America is bordering on a water infrastructure crisis

The water purification problem is compounded even more because drinking water also is contaminated daily by industry, antiquated lead pipe delivery systems, and weakening government oversight. An estimated 105 million people receive water from public water systems that use groundwater, and one federal agency proclaims that an estimated 22 percent of public wells for those systems have one or more contaminants at unsafe levels for human health.

There is no disagreement — water is a precious asset. Without water, there is no path to survival or sustainability on the planet. Cities, counties, states, industries, trees, plants, crops, animals, and individuals cannot survive without adequate water resources. In America’s overall drive to sustainability, water is one of the most critical components. Yet, America’s water infrastructure is in significant disrepair. Because it has been ignored for so long, some warn that America is entirely too vulnerable.

Although the average American is using less water, population growth has increased demand and many regions are ill-prepared to meet projected increases in water needs. The amount of available water, however, is only one part of the country’s water infrastructure problem. A rarely discussed issue is the dangers related to water contamination.

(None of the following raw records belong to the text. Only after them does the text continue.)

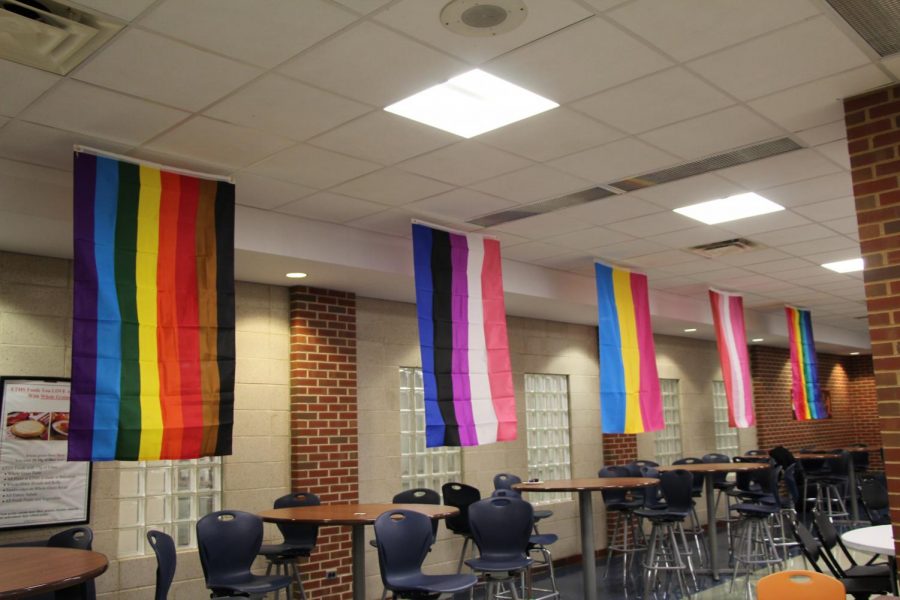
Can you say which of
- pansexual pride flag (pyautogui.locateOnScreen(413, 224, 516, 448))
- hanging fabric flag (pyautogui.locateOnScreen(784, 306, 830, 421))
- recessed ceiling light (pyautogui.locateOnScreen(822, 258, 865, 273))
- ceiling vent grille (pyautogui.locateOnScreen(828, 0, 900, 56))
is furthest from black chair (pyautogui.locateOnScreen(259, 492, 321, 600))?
hanging fabric flag (pyautogui.locateOnScreen(784, 306, 830, 421))

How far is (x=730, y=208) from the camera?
5996mm

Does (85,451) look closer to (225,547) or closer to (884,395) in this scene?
(225,547)

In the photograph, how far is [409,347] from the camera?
7902mm

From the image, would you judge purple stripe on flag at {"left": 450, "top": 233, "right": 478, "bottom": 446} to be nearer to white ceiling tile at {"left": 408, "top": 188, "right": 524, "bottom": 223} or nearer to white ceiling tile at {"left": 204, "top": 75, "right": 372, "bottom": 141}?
white ceiling tile at {"left": 408, "top": 188, "right": 524, "bottom": 223}

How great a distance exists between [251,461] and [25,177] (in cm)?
295

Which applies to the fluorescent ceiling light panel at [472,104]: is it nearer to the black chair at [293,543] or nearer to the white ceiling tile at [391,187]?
the white ceiling tile at [391,187]

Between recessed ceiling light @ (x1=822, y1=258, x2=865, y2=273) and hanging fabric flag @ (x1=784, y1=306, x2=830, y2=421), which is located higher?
recessed ceiling light @ (x1=822, y1=258, x2=865, y2=273)

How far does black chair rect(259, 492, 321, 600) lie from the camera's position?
5637mm

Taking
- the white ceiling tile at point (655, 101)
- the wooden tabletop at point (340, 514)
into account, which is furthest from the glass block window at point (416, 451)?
the white ceiling tile at point (655, 101)

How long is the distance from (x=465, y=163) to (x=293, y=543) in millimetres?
3210

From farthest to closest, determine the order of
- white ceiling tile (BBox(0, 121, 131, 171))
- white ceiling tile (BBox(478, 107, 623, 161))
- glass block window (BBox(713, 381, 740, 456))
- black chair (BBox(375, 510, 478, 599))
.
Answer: glass block window (BBox(713, 381, 740, 456)) → black chair (BBox(375, 510, 478, 599)) → white ceiling tile (BBox(478, 107, 623, 161)) → white ceiling tile (BBox(0, 121, 131, 171))

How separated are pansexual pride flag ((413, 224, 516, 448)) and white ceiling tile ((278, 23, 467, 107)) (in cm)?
215

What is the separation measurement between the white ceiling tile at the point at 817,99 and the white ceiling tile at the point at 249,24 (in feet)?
7.56

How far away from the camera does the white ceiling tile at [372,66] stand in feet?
10.6
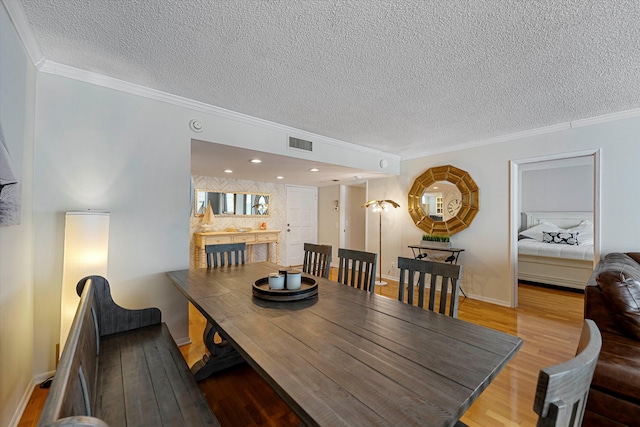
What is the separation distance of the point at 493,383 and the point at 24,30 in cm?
396

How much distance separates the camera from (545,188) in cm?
575

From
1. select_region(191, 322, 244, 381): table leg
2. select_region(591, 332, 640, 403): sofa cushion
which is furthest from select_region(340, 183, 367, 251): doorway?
select_region(591, 332, 640, 403): sofa cushion

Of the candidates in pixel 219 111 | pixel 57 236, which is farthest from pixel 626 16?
pixel 57 236

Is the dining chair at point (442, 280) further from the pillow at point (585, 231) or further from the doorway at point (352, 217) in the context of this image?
the pillow at point (585, 231)

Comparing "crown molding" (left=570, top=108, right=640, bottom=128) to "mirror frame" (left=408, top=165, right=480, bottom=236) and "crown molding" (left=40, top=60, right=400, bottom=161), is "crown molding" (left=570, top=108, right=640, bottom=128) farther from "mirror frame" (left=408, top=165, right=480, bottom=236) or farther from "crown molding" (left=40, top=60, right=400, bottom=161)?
"crown molding" (left=40, top=60, right=400, bottom=161)

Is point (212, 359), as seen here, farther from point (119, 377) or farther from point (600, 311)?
point (600, 311)

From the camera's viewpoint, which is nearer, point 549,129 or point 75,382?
point 75,382

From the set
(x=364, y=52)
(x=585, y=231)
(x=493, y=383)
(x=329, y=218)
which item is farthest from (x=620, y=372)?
(x=329, y=218)

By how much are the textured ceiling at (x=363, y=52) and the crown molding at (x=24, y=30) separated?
0.11 feet

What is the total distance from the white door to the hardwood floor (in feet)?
10.4

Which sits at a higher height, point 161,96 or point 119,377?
point 161,96

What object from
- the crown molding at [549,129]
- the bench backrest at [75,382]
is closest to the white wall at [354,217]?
the crown molding at [549,129]

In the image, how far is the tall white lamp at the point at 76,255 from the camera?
1854 millimetres

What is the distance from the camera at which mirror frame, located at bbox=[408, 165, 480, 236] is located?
4016mm
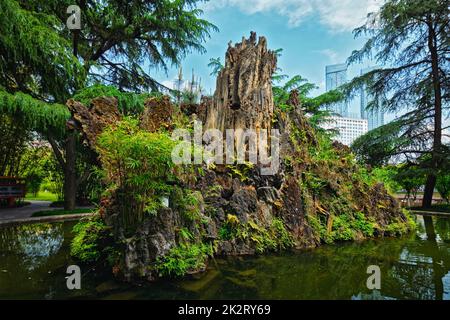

America’s drinking water infrastructure consists of approximately 2.2 million miles of underground pipes that were designed decades ago to deliver clean and safe water to millions of people. Unfortunately, that type of delivery is no longer possible in some parts of the country. Very few citizens and taxpayers focus on that because there is little attention on reports that outline clean water infractions in their home regions. Government regulations require water testing and reporting, but too few Americans see the results of testing. Recently, the U.S. received a C- in the drinking-water category of the most recent report card from the American Society for Civil Engineers (ASCE) – 2021.

ASCE estimates approximately 240,000 water main breaks occur each year, creating a loss of more than 2 trillion gallons of treated drinking water annually. Additionally, a water main somewhere in the U.S. breaks every two minutes resulting in another 6 billion gallons of treated water lost every day across the nation. Finally, the Environmental Protection Agency (EPA) estimates that between 23,000 and 75,000 sanitary sewer overflow events occur each year. The sewer overflows create extremely costly and sometimes dangerous water issues.

The water purification problem is compounded even more because drinking water also is contaminated daily by industry, antiquated lead pipe delivery systems, and weakening government oversight.

Most citizens remember the shock and atrocity of the Flint, Michigan, water crisis of 2015, but few realize that during that same time water health standards were violated by other U.S. water systems serving more than 21 million people. In 2019, more than 30 million Americans lived in areas where water systems could not meet water safety standards.